Just looked at the web cams from the beachfront. Flat surf and water looking good. North wind Tue and not supposed to blow hard till the end of the week.
Looks it,s time to give it a try.


----------



## tx8er (May 19, 2015)

I'm going down to the West End tomorrow for a couple of days. Will post up what I see.


----------



## RRbohemian (Dec 20, 2009)

Kicking myself for not going down there yesterday. Oh well there will be other times. I probably work the entire time on the camp and not get any fishing in anyway.


----------



## Show_Me_The_Mahi (Apr 24, 2016)

Headed to matagorda in the morning. I'll post a report.


----------



## FishBurd27 (Sep 18, 2012)

You're late. Lol. Been at it for a month. 

But yes, it looks great!! 


Sent from my iPhone using Tapatalk


----------



## tx8er (May 19, 2015)

I will say you better want it.

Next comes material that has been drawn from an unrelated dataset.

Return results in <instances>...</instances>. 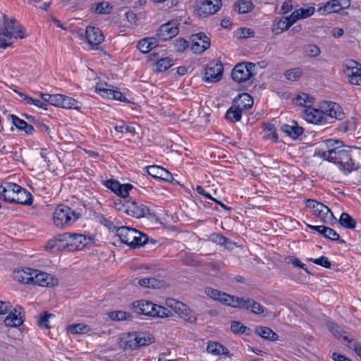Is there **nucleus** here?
I'll return each mask as SVG.
<instances>
[{"mask_svg":"<svg viewBox=\"0 0 361 361\" xmlns=\"http://www.w3.org/2000/svg\"><path fill=\"white\" fill-rule=\"evenodd\" d=\"M0 200L22 205L32 204V194L14 183H5L0 186Z\"/></svg>","mask_w":361,"mask_h":361,"instance_id":"nucleus-1","label":"nucleus"},{"mask_svg":"<svg viewBox=\"0 0 361 361\" xmlns=\"http://www.w3.org/2000/svg\"><path fill=\"white\" fill-rule=\"evenodd\" d=\"M12 277L21 283L43 287H53L59 283L58 279L48 272H13Z\"/></svg>","mask_w":361,"mask_h":361,"instance_id":"nucleus-2","label":"nucleus"},{"mask_svg":"<svg viewBox=\"0 0 361 361\" xmlns=\"http://www.w3.org/2000/svg\"><path fill=\"white\" fill-rule=\"evenodd\" d=\"M325 160L333 162L340 166L344 171L350 172L353 170L355 164L353 162L351 150L343 147L340 149L329 152L325 154Z\"/></svg>","mask_w":361,"mask_h":361,"instance_id":"nucleus-3","label":"nucleus"},{"mask_svg":"<svg viewBox=\"0 0 361 361\" xmlns=\"http://www.w3.org/2000/svg\"><path fill=\"white\" fill-rule=\"evenodd\" d=\"M78 218V214L65 205L58 206L53 214L54 222L60 228L72 225Z\"/></svg>","mask_w":361,"mask_h":361,"instance_id":"nucleus-4","label":"nucleus"},{"mask_svg":"<svg viewBox=\"0 0 361 361\" xmlns=\"http://www.w3.org/2000/svg\"><path fill=\"white\" fill-rule=\"evenodd\" d=\"M307 207L312 210L313 214L324 223L333 225L337 221L331 209L322 202L308 199L306 200Z\"/></svg>","mask_w":361,"mask_h":361,"instance_id":"nucleus-5","label":"nucleus"},{"mask_svg":"<svg viewBox=\"0 0 361 361\" xmlns=\"http://www.w3.org/2000/svg\"><path fill=\"white\" fill-rule=\"evenodd\" d=\"M61 236L63 238L62 240H64L65 249L69 252L80 250L92 240L90 236L74 233H65Z\"/></svg>","mask_w":361,"mask_h":361,"instance_id":"nucleus-6","label":"nucleus"},{"mask_svg":"<svg viewBox=\"0 0 361 361\" xmlns=\"http://www.w3.org/2000/svg\"><path fill=\"white\" fill-rule=\"evenodd\" d=\"M255 64L251 62L239 63L232 71V78L239 83L249 81L255 75Z\"/></svg>","mask_w":361,"mask_h":361,"instance_id":"nucleus-7","label":"nucleus"},{"mask_svg":"<svg viewBox=\"0 0 361 361\" xmlns=\"http://www.w3.org/2000/svg\"><path fill=\"white\" fill-rule=\"evenodd\" d=\"M343 70L348 77V81L353 85H361V65L354 60H345L343 61Z\"/></svg>","mask_w":361,"mask_h":361,"instance_id":"nucleus-8","label":"nucleus"},{"mask_svg":"<svg viewBox=\"0 0 361 361\" xmlns=\"http://www.w3.org/2000/svg\"><path fill=\"white\" fill-rule=\"evenodd\" d=\"M221 5V0H197L196 11L199 16L205 18L215 14Z\"/></svg>","mask_w":361,"mask_h":361,"instance_id":"nucleus-9","label":"nucleus"},{"mask_svg":"<svg viewBox=\"0 0 361 361\" xmlns=\"http://www.w3.org/2000/svg\"><path fill=\"white\" fill-rule=\"evenodd\" d=\"M4 18V35L9 39L12 37L23 39L25 37L23 31L20 25L17 23L16 19L8 20L6 16H3Z\"/></svg>","mask_w":361,"mask_h":361,"instance_id":"nucleus-10","label":"nucleus"},{"mask_svg":"<svg viewBox=\"0 0 361 361\" xmlns=\"http://www.w3.org/2000/svg\"><path fill=\"white\" fill-rule=\"evenodd\" d=\"M321 111L324 116V123L329 122V118L342 120L344 117L340 106L334 102H324Z\"/></svg>","mask_w":361,"mask_h":361,"instance_id":"nucleus-11","label":"nucleus"},{"mask_svg":"<svg viewBox=\"0 0 361 361\" xmlns=\"http://www.w3.org/2000/svg\"><path fill=\"white\" fill-rule=\"evenodd\" d=\"M147 173L155 179H160L174 185L179 184V182L175 180L173 175L166 169L157 165L149 166L146 167Z\"/></svg>","mask_w":361,"mask_h":361,"instance_id":"nucleus-12","label":"nucleus"},{"mask_svg":"<svg viewBox=\"0 0 361 361\" xmlns=\"http://www.w3.org/2000/svg\"><path fill=\"white\" fill-rule=\"evenodd\" d=\"M210 47V39L204 32L192 35L191 49L195 54H202Z\"/></svg>","mask_w":361,"mask_h":361,"instance_id":"nucleus-13","label":"nucleus"},{"mask_svg":"<svg viewBox=\"0 0 361 361\" xmlns=\"http://www.w3.org/2000/svg\"><path fill=\"white\" fill-rule=\"evenodd\" d=\"M178 23L176 21L168 22L159 28L157 35L161 41H166L172 39L178 33Z\"/></svg>","mask_w":361,"mask_h":361,"instance_id":"nucleus-14","label":"nucleus"},{"mask_svg":"<svg viewBox=\"0 0 361 361\" xmlns=\"http://www.w3.org/2000/svg\"><path fill=\"white\" fill-rule=\"evenodd\" d=\"M131 307L137 314L153 317L156 304L145 300H136L132 302Z\"/></svg>","mask_w":361,"mask_h":361,"instance_id":"nucleus-15","label":"nucleus"},{"mask_svg":"<svg viewBox=\"0 0 361 361\" xmlns=\"http://www.w3.org/2000/svg\"><path fill=\"white\" fill-rule=\"evenodd\" d=\"M224 67L221 62H212L205 70V80L208 82L219 81L223 75Z\"/></svg>","mask_w":361,"mask_h":361,"instance_id":"nucleus-16","label":"nucleus"},{"mask_svg":"<svg viewBox=\"0 0 361 361\" xmlns=\"http://www.w3.org/2000/svg\"><path fill=\"white\" fill-rule=\"evenodd\" d=\"M22 313H24L23 308L16 305L12 310H10L9 314L4 319L5 325L9 327L20 326L24 321L21 316Z\"/></svg>","mask_w":361,"mask_h":361,"instance_id":"nucleus-17","label":"nucleus"},{"mask_svg":"<svg viewBox=\"0 0 361 361\" xmlns=\"http://www.w3.org/2000/svg\"><path fill=\"white\" fill-rule=\"evenodd\" d=\"M302 117L307 122L316 124H322L324 116L321 110L309 106L306 109H302L300 111Z\"/></svg>","mask_w":361,"mask_h":361,"instance_id":"nucleus-18","label":"nucleus"},{"mask_svg":"<svg viewBox=\"0 0 361 361\" xmlns=\"http://www.w3.org/2000/svg\"><path fill=\"white\" fill-rule=\"evenodd\" d=\"M126 214L140 219L149 215L150 212L149 209L147 206L142 204H138L137 202L132 201L128 202V207L127 210H126Z\"/></svg>","mask_w":361,"mask_h":361,"instance_id":"nucleus-19","label":"nucleus"},{"mask_svg":"<svg viewBox=\"0 0 361 361\" xmlns=\"http://www.w3.org/2000/svg\"><path fill=\"white\" fill-rule=\"evenodd\" d=\"M85 37L92 46L99 45L104 40L102 32L97 27L87 26L85 30Z\"/></svg>","mask_w":361,"mask_h":361,"instance_id":"nucleus-20","label":"nucleus"},{"mask_svg":"<svg viewBox=\"0 0 361 361\" xmlns=\"http://www.w3.org/2000/svg\"><path fill=\"white\" fill-rule=\"evenodd\" d=\"M254 100L252 97L247 93L239 94L233 100V104L242 111L248 110L253 106Z\"/></svg>","mask_w":361,"mask_h":361,"instance_id":"nucleus-21","label":"nucleus"},{"mask_svg":"<svg viewBox=\"0 0 361 361\" xmlns=\"http://www.w3.org/2000/svg\"><path fill=\"white\" fill-rule=\"evenodd\" d=\"M116 233L122 243L130 247L134 235H137V230L128 226H121L116 228Z\"/></svg>","mask_w":361,"mask_h":361,"instance_id":"nucleus-22","label":"nucleus"},{"mask_svg":"<svg viewBox=\"0 0 361 361\" xmlns=\"http://www.w3.org/2000/svg\"><path fill=\"white\" fill-rule=\"evenodd\" d=\"M324 144L326 147L325 150L323 149H319L315 152L316 155L321 157L324 159H325L324 154H329V152H333L334 150L337 151L343 147L341 141L333 139H327L324 140Z\"/></svg>","mask_w":361,"mask_h":361,"instance_id":"nucleus-23","label":"nucleus"},{"mask_svg":"<svg viewBox=\"0 0 361 361\" xmlns=\"http://www.w3.org/2000/svg\"><path fill=\"white\" fill-rule=\"evenodd\" d=\"M223 298H221V302L224 305L234 307V308H240L243 309L245 304V298H238L234 295H231L225 293V294H222Z\"/></svg>","mask_w":361,"mask_h":361,"instance_id":"nucleus-24","label":"nucleus"},{"mask_svg":"<svg viewBox=\"0 0 361 361\" xmlns=\"http://www.w3.org/2000/svg\"><path fill=\"white\" fill-rule=\"evenodd\" d=\"M158 46V40L156 37H146L139 41L137 49L143 54L149 52Z\"/></svg>","mask_w":361,"mask_h":361,"instance_id":"nucleus-25","label":"nucleus"},{"mask_svg":"<svg viewBox=\"0 0 361 361\" xmlns=\"http://www.w3.org/2000/svg\"><path fill=\"white\" fill-rule=\"evenodd\" d=\"M314 102V98L305 92H300L295 96V104L306 109L312 106Z\"/></svg>","mask_w":361,"mask_h":361,"instance_id":"nucleus-26","label":"nucleus"},{"mask_svg":"<svg viewBox=\"0 0 361 361\" xmlns=\"http://www.w3.org/2000/svg\"><path fill=\"white\" fill-rule=\"evenodd\" d=\"M243 310H250L255 314H262L264 312L265 307L253 299L247 298L245 300Z\"/></svg>","mask_w":361,"mask_h":361,"instance_id":"nucleus-27","label":"nucleus"},{"mask_svg":"<svg viewBox=\"0 0 361 361\" xmlns=\"http://www.w3.org/2000/svg\"><path fill=\"white\" fill-rule=\"evenodd\" d=\"M207 350L209 353L215 355H229L228 350L217 342L209 341L207 345Z\"/></svg>","mask_w":361,"mask_h":361,"instance_id":"nucleus-28","label":"nucleus"},{"mask_svg":"<svg viewBox=\"0 0 361 361\" xmlns=\"http://www.w3.org/2000/svg\"><path fill=\"white\" fill-rule=\"evenodd\" d=\"M255 334L260 336L263 338L269 341H274L278 339V335L270 328L267 326H257L255 331Z\"/></svg>","mask_w":361,"mask_h":361,"instance_id":"nucleus-29","label":"nucleus"},{"mask_svg":"<svg viewBox=\"0 0 361 361\" xmlns=\"http://www.w3.org/2000/svg\"><path fill=\"white\" fill-rule=\"evenodd\" d=\"M109 317L113 321H133L134 316L125 311H112L108 314Z\"/></svg>","mask_w":361,"mask_h":361,"instance_id":"nucleus-30","label":"nucleus"},{"mask_svg":"<svg viewBox=\"0 0 361 361\" xmlns=\"http://www.w3.org/2000/svg\"><path fill=\"white\" fill-rule=\"evenodd\" d=\"M63 238L59 235L57 238L49 240L46 246L45 249L51 252H55L56 250H66L64 240H62Z\"/></svg>","mask_w":361,"mask_h":361,"instance_id":"nucleus-31","label":"nucleus"},{"mask_svg":"<svg viewBox=\"0 0 361 361\" xmlns=\"http://www.w3.org/2000/svg\"><path fill=\"white\" fill-rule=\"evenodd\" d=\"M293 24V13L288 17H282L276 24V30H279L276 33H280L288 29Z\"/></svg>","mask_w":361,"mask_h":361,"instance_id":"nucleus-32","label":"nucleus"},{"mask_svg":"<svg viewBox=\"0 0 361 361\" xmlns=\"http://www.w3.org/2000/svg\"><path fill=\"white\" fill-rule=\"evenodd\" d=\"M140 336V332H131L127 337L126 348L130 350H135L140 347V343L137 338Z\"/></svg>","mask_w":361,"mask_h":361,"instance_id":"nucleus-33","label":"nucleus"},{"mask_svg":"<svg viewBox=\"0 0 361 361\" xmlns=\"http://www.w3.org/2000/svg\"><path fill=\"white\" fill-rule=\"evenodd\" d=\"M338 222L343 227L348 229H354L357 224L356 221L345 212L341 214Z\"/></svg>","mask_w":361,"mask_h":361,"instance_id":"nucleus-34","label":"nucleus"},{"mask_svg":"<svg viewBox=\"0 0 361 361\" xmlns=\"http://www.w3.org/2000/svg\"><path fill=\"white\" fill-rule=\"evenodd\" d=\"M242 112L241 110L237 109V107L232 104V106L227 110L225 116L226 119L235 123L241 119Z\"/></svg>","mask_w":361,"mask_h":361,"instance_id":"nucleus-35","label":"nucleus"},{"mask_svg":"<svg viewBox=\"0 0 361 361\" xmlns=\"http://www.w3.org/2000/svg\"><path fill=\"white\" fill-rule=\"evenodd\" d=\"M104 93H102V97H106L109 99H113L115 100L127 102L128 99L123 94L122 92L119 91H116L113 90H102Z\"/></svg>","mask_w":361,"mask_h":361,"instance_id":"nucleus-36","label":"nucleus"},{"mask_svg":"<svg viewBox=\"0 0 361 361\" xmlns=\"http://www.w3.org/2000/svg\"><path fill=\"white\" fill-rule=\"evenodd\" d=\"M315 8L313 6L308 7L307 8H300L295 9V23L300 19L307 18L314 14Z\"/></svg>","mask_w":361,"mask_h":361,"instance_id":"nucleus-37","label":"nucleus"},{"mask_svg":"<svg viewBox=\"0 0 361 361\" xmlns=\"http://www.w3.org/2000/svg\"><path fill=\"white\" fill-rule=\"evenodd\" d=\"M231 330L234 334L250 335L251 330L249 327L244 326L240 322L233 321L231 323Z\"/></svg>","mask_w":361,"mask_h":361,"instance_id":"nucleus-38","label":"nucleus"},{"mask_svg":"<svg viewBox=\"0 0 361 361\" xmlns=\"http://www.w3.org/2000/svg\"><path fill=\"white\" fill-rule=\"evenodd\" d=\"M137 235H135L133 237V241H131V244L130 247L131 248H135L140 246H143L148 241V236L146 234L141 233L137 231Z\"/></svg>","mask_w":361,"mask_h":361,"instance_id":"nucleus-39","label":"nucleus"},{"mask_svg":"<svg viewBox=\"0 0 361 361\" xmlns=\"http://www.w3.org/2000/svg\"><path fill=\"white\" fill-rule=\"evenodd\" d=\"M317 11L322 15H326L331 13H338L339 9H338L336 3L331 0L320 7Z\"/></svg>","mask_w":361,"mask_h":361,"instance_id":"nucleus-40","label":"nucleus"},{"mask_svg":"<svg viewBox=\"0 0 361 361\" xmlns=\"http://www.w3.org/2000/svg\"><path fill=\"white\" fill-rule=\"evenodd\" d=\"M235 6L240 13H247L254 8V5L250 0H239L236 2Z\"/></svg>","mask_w":361,"mask_h":361,"instance_id":"nucleus-41","label":"nucleus"},{"mask_svg":"<svg viewBox=\"0 0 361 361\" xmlns=\"http://www.w3.org/2000/svg\"><path fill=\"white\" fill-rule=\"evenodd\" d=\"M54 317V314L48 313L47 312H43L37 317V322L38 326L41 329H49V318Z\"/></svg>","mask_w":361,"mask_h":361,"instance_id":"nucleus-42","label":"nucleus"},{"mask_svg":"<svg viewBox=\"0 0 361 361\" xmlns=\"http://www.w3.org/2000/svg\"><path fill=\"white\" fill-rule=\"evenodd\" d=\"M80 103L75 99L62 94V99L60 107L64 109H78L80 108L78 105Z\"/></svg>","mask_w":361,"mask_h":361,"instance_id":"nucleus-43","label":"nucleus"},{"mask_svg":"<svg viewBox=\"0 0 361 361\" xmlns=\"http://www.w3.org/2000/svg\"><path fill=\"white\" fill-rule=\"evenodd\" d=\"M90 330V327L82 323L72 324L67 327L68 332L73 334H85Z\"/></svg>","mask_w":361,"mask_h":361,"instance_id":"nucleus-44","label":"nucleus"},{"mask_svg":"<svg viewBox=\"0 0 361 361\" xmlns=\"http://www.w3.org/2000/svg\"><path fill=\"white\" fill-rule=\"evenodd\" d=\"M212 240L214 243L224 245L226 248H231L235 244L231 242V240L224 235L219 233H214L212 235Z\"/></svg>","mask_w":361,"mask_h":361,"instance_id":"nucleus-45","label":"nucleus"},{"mask_svg":"<svg viewBox=\"0 0 361 361\" xmlns=\"http://www.w3.org/2000/svg\"><path fill=\"white\" fill-rule=\"evenodd\" d=\"M155 65L157 72H164L173 66V59L166 57L159 60Z\"/></svg>","mask_w":361,"mask_h":361,"instance_id":"nucleus-46","label":"nucleus"},{"mask_svg":"<svg viewBox=\"0 0 361 361\" xmlns=\"http://www.w3.org/2000/svg\"><path fill=\"white\" fill-rule=\"evenodd\" d=\"M303 51L307 56L312 58L318 56L321 53V50L319 47L311 44L305 45L303 47Z\"/></svg>","mask_w":361,"mask_h":361,"instance_id":"nucleus-47","label":"nucleus"},{"mask_svg":"<svg viewBox=\"0 0 361 361\" xmlns=\"http://www.w3.org/2000/svg\"><path fill=\"white\" fill-rule=\"evenodd\" d=\"M133 188V185L130 183L121 184L115 191V194L118 195L119 197L126 198L128 196L129 191Z\"/></svg>","mask_w":361,"mask_h":361,"instance_id":"nucleus-48","label":"nucleus"},{"mask_svg":"<svg viewBox=\"0 0 361 361\" xmlns=\"http://www.w3.org/2000/svg\"><path fill=\"white\" fill-rule=\"evenodd\" d=\"M94 12L99 14H106L111 12V7L107 1H102L94 5ZM93 9V8H92Z\"/></svg>","mask_w":361,"mask_h":361,"instance_id":"nucleus-49","label":"nucleus"},{"mask_svg":"<svg viewBox=\"0 0 361 361\" xmlns=\"http://www.w3.org/2000/svg\"><path fill=\"white\" fill-rule=\"evenodd\" d=\"M204 293L214 300H218L221 302V298H223L222 294H225L224 292H221L217 289H214L211 287H207L204 289Z\"/></svg>","mask_w":361,"mask_h":361,"instance_id":"nucleus-50","label":"nucleus"},{"mask_svg":"<svg viewBox=\"0 0 361 361\" xmlns=\"http://www.w3.org/2000/svg\"><path fill=\"white\" fill-rule=\"evenodd\" d=\"M155 312L153 317L166 318L172 316V312L166 307L156 304Z\"/></svg>","mask_w":361,"mask_h":361,"instance_id":"nucleus-51","label":"nucleus"},{"mask_svg":"<svg viewBox=\"0 0 361 361\" xmlns=\"http://www.w3.org/2000/svg\"><path fill=\"white\" fill-rule=\"evenodd\" d=\"M264 130L267 133V138L273 140L274 142L278 141V134L276 133L274 125L268 123L265 125Z\"/></svg>","mask_w":361,"mask_h":361,"instance_id":"nucleus-52","label":"nucleus"},{"mask_svg":"<svg viewBox=\"0 0 361 361\" xmlns=\"http://www.w3.org/2000/svg\"><path fill=\"white\" fill-rule=\"evenodd\" d=\"M181 318H183L185 321L193 324L197 321V317L195 315L194 312L188 307L186 308V311H183L180 314Z\"/></svg>","mask_w":361,"mask_h":361,"instance_id":"nucleus-53","label":"nucleus"},{"mask_svg":"<svg viewBox=\"0 0 361 361\" xmlns=\"http://www.w3.org/2000/svg\"><path fill=\"white\" fill-rule=\"evenodd\" d=\"M135 269H139V270H152V271H160L163 269L161 267H160L157 264H152V263H139L135 264Z\"/></svg>","mask_w":361,"mask_h":361,"instance_id":"nucleus-54","label":"nucleus"},{"mask_svg":"<svg viewBox=\"0 0 361 361\" xmlns=\"http://www.w3.org/2000/svg\"><path fill=\"white\" fill-rule=\"evenodd\" d=\"M137 338L140 343V347L149 345L154 342L151 335L146 332H140V336Z\"/></svg>","mask_w":361,"mask_h":361,"instance_id":"nucleus-55","label":"nucleus"},{"mask_svg":"<svg viewBox=\"0 0 361 361\" xmlns=\"http://www.w3.org/2000/svg\"><path fill=\"white\" fill-rule=\"evenodd\" d=\"M324 230V236L331 240H340V235L333 228L327 227L323 228Z\"/></svg>","mask_w":361,"mask_h":361,"instance_id":"nucleus-56","label":"nucleus"},{"mask_svg":"<svg viewBox=\"0 0 361 361\" xmlns=\"http://www.w3.org/2000/svg\"><path fill=\"white\" fill-rule=\"evenodd\" d=\"M170 286L169 283L164 280H160L155 278H150V288H167Z\"/></svg>","mask_w":361,"mask_h":361,"instance_id":"nucleus-57","label":"nucleus"},{"mask_svg":"<svg viewBox=\"0 0 361 361\" xmlns=\"http://www.w3.org/2000/svg\"><path fill=\"white\" fill-rule=\"evenodd\" d=\"M122 197H119L117 200L114 201V207L118 210L126 213V210H127L128 202L121 199Z\"/></svg>","mask_w":361,"mask_h":361,"instance_id":"nucleus-58","label":"nucleus"},{"mask_svg":"<svg viewBox=\"0 0 361 361\" xmlns=\"http://www.w3.org/2000/svg\"><path fill=\"white\" fill-rule=\"evenodd\" d=\"M343 340L348 342V346L349 348L353 349L356 354L358 352V349L361 348V345L359 343L353 339H349L347 336H343Z\"/></svg>","mask_w":361,"mask_h":361,"instance_id":"nucleus-59","label":"nucleus"},{"mask_svg":"<svg viewBox=\"0 0 361 361\" xmlns=\"http://www.w3.org/2000/svg\"><path fill=\"white\" fill-rule=\"evenodd\" d=\"M11 118L13 125L15 126L18 130H23L24 126L26 124V122L19 118L16 115H11Z\"/></svg>","mask_w":361,"mask_h":361,"instance_id":"nucleus-60","label":"nucleus"},{"mask_svg":"<svg viewBox=\"0 0 361 361\" xmlns=\"http://www.w3.org/2000/svg\"><path fill=\"white\" fill-rule=\"evenodd\" d=\"M175 47L178 51L182 52L188 47V42L183 38H178L176 40Z\"/></svg>","mask_w":361,"mask_h":361,"instance_id":"nucleus-61","label":"nucleus"},{"mask_svg":"<svg viewBox=\"0 0 361 361\" xmlns=\"http://www.w3.org/2000/svg\"><path fill=\"white\" fill-rule=\"evenodd\" d=\"M98 218L99 222L105 226L109 231H114V230H116V228L114 226V224L104 216L101 215Z\"/></svg>","mask_w":361,"mask_h":361,"instance_id":"nucleus-62","label":"nucleus"},{"mask_svg":"<svg viewBox=\"0 0 361 361\" xmlns=\"http://www.w3.org/2000/svg\"><path fill=\"white\" fill-rule=\"evenodd\" d=\"M314 263L317 264H319L325 268H327V269H330L331 268V262L328 259L327 257H324V256H322L318 259H315L314 261Z\"/></svg>","mask_w":361,"mask_h":361,"instance_id":"nucleus-63","label":"nucleus"},{"mask_svg":"<svg viewBox=\"0 0 361 361\" xmlns=\"http://www.w3.org/2000/svg\"><path fill=\"white\" fill-rule=\"evenodd\" d=\"M49 98L50 99L49 104L51 105L60 107L62 99V94H51V97H49Z\"/></svg>","mask_w":361,"mask_h":361,"instance_id":"nucleus-64","label":"nucleus"}]
</instances>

Drove down from Houston about 4:30. Drove on the beach from AR 4-6. Some long lines out but no waders.No birds working. 

Crossed the bridge and tried to drive in by the water tower at Laguna San Luis but the road was washed out and too flooded for my Cherokee.

Did drive in by Sea Isle entrance and waded in. When I was waist deep they were hitting me in the face and they are quick and close together. No fun. Color change is visible but too far for me to try. Wind is shifting to the SE so I'm going back for another look about 7.


----------



## Sisco Kid (Mar 19, 2008)

How did it go

Sent from my SM-N920V using Tapatalk


----------



## HoustonKid (Dec 29, 2005)

Not the first. May 6th was the first good day and I limited with 13 trout all over 20". We landed 25 or more that day and I think that was the tail end of a good 2 or 3 day bite with good conditions.


----------



## bluefin (Aug 16, 2005)

Some solid trout there. Congrats


----------



## fishingtwo (Feb 23, 2009)

Limit by 9am this morning.


----------



## HoustonKid (Dec 29, 2005)

fishingtwo said:


> Limit by 9am this morning.


I'm hitting it in the morn. What did u throw?


----------